### TASK MATERIAL

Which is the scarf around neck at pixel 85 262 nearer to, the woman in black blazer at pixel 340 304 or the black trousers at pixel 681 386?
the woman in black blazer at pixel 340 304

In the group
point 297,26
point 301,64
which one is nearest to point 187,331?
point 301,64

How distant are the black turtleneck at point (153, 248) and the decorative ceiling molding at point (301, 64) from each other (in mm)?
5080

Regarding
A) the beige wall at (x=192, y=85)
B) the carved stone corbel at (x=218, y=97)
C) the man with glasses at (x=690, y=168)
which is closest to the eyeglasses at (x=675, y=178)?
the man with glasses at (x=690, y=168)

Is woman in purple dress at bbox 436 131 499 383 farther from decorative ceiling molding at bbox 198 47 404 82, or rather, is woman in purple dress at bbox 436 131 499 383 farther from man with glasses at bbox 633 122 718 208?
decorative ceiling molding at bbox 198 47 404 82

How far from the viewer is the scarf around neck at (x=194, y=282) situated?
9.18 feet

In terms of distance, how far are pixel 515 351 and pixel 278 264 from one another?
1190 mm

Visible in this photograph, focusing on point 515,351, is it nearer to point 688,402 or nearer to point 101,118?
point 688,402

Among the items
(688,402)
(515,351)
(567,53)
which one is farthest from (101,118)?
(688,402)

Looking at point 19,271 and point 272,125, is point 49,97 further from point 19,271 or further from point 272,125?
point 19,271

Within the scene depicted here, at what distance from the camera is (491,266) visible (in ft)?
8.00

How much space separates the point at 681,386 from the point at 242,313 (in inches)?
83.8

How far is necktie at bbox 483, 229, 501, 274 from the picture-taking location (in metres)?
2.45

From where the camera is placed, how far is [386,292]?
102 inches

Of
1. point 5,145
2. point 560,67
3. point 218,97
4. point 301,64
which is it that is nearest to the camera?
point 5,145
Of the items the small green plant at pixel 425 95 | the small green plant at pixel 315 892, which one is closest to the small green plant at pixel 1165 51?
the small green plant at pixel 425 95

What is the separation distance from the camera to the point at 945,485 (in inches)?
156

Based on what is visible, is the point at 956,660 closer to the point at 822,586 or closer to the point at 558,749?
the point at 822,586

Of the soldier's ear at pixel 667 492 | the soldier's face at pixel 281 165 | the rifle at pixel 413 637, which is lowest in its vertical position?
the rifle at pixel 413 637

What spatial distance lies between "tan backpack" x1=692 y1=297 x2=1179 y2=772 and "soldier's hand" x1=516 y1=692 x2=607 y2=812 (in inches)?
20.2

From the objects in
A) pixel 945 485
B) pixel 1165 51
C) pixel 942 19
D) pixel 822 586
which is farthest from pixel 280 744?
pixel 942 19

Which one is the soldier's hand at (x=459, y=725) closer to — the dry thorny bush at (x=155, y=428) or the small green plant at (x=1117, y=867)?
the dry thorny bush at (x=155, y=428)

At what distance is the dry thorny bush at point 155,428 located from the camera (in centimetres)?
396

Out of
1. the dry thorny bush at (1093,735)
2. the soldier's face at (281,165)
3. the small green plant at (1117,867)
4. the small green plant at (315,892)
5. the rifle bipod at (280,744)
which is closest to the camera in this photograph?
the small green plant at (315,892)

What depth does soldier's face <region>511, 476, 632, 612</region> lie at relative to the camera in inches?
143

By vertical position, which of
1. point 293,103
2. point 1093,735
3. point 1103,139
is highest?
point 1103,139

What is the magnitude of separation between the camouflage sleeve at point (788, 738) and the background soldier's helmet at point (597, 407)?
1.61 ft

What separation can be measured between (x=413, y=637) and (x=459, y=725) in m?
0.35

### GIVEN REQUEST
Please repeat the listing above word for word, with every line unchanged and in its original order.

### REPLY TO THE TASK
Which is the scarf around neck at pixel 85 262 nearer to, the woman in black blazer at pixel 340 304 or the black trousers at pixel 681 386?
the woman in black blazer at pixel 340 304

In the group
point 297,26
point 301,64
which one is nearest to point 187,331?
point 301,64

How distant are the black turtleneck at point (153, 248) and the decorative ceiling molding at point (301, 64) from each other (in mm)?
5080

Regarding
A) the beige wall at (x=192, y=85)
B) the carved stone corbel at (x=218, y=97)
C) the man with glasses at (x=690, y=168)
which is closest to the eyeglasses at (x=675, y=178)?
the man with glasses at (x=690, y=168)

Is woman in purple dress at bbox 436 131 499 383 farther from decorative ceiling molding at bbox 198 47 404 82, or rather, is woman in purple dress at bbox 436 131 499 383 farther from man with glasses at bbox 633 122 718 208?
decorative ceiling molding at bbox 198 47 404 82

How far from the viewer is the scarf around neck at (x=194, y=282) situated?
9.18 feet

In terms of distance, how far are pixel 515 351 and pixel 278 264 from one another?
1190 mm

Visible in this photograph, focusing on point 515,351, is it nearer to point 688,402 or nearer to point 101,118?
point 688,402

Among the items
(688,402)
(515,351)
(567,53)
which one is farthest from (101,118)?
(688,402)

Looking at point 19,271 and point 272,125, is point 49,97 further from point 19,271 or further from point 272,125?
point 19,271

Within the scene depicted here, at what distance from the camera is (491,266) visible (in ft)?
8.00

How much space separates the point at 681,386 from the point at 242,313 (in inches)?
83.8

How far is necktie at bbox 483, 229, 501, 274 from the picture-taking location (in metres)?
2.45

From where the camera is placed, how far is [386,292]?
102 inches

Of
1. point 5,145
2. point 560,67
3. point 218,97
4. point 301,64
which is it that is nearest to the camera?
point 5,145
Of the items the small green plant at pixel 425 95 | the small green plant at pixel 315 892, which one is closest to the small green plant at pixel 1165 51?
the small green plant at pixel 425 95

What is the separation distance from the camera to the point at 945,485 (in inches)?
156

Based on what is visible, is the point at 956,660 closer to the point at 822,586 or closer to the point at 558,749?
the point at 822,586

Of the soldier's ear at pixel 667 492 | the soldier's face at pixel 281 165 | the rifle at pixel 413 637, which is lowest in its vertical position?
the rifle at pixel 413 637

What spatial distance lies between "tan backpack" x1=692 y1=297 x2=1179 y2=772 and "soldier's hand" x1=516 y1=692 x2=607 y2=812 (in inches)?
20.2

From the objects in
A) pixel 945 485
B) pixel 1165 51
C) pixel 942 19
D) pixel 822 586
which is farthest from pixel 280 744?
pixel 942 19

Which one is the soldier's hand at (x=459, y=725) closer to — the dry thorny bush at (x=155, y=428) or the small green plant at (x=1117, y=867)?
the dry thorny bush at (x=155, y=428)

At what distance is the dry thorny bush at point 155,428 located from the camera (in centimetres)?
396

Out of
1. the dry thorny bush at (1093,735)
2. the soldier's face at (281,165)
3. the small green plant at (1117,867)
4. the small green plant at (315,892)
5. the rifle bipod at (280,744)
which is closest to the camera in this photograph?
the small green plant at (315,892)

What depth does soldier's face <region>511, 476, 632, 612</region> lie at relative to the camera in inches?
143

By vertical position, which of
1. point 293,103
2. point 1093,735
3. point 1103,139
is highest?
point 1103,139

What is the magnitude of separation between the camouflage sleeve at point (788, 738) and the background soldier's helmet at point (597, 407)?
1.61 ft

What separation can be measured between (x=413, y=637) and (x=459, y=725) in m?
0.35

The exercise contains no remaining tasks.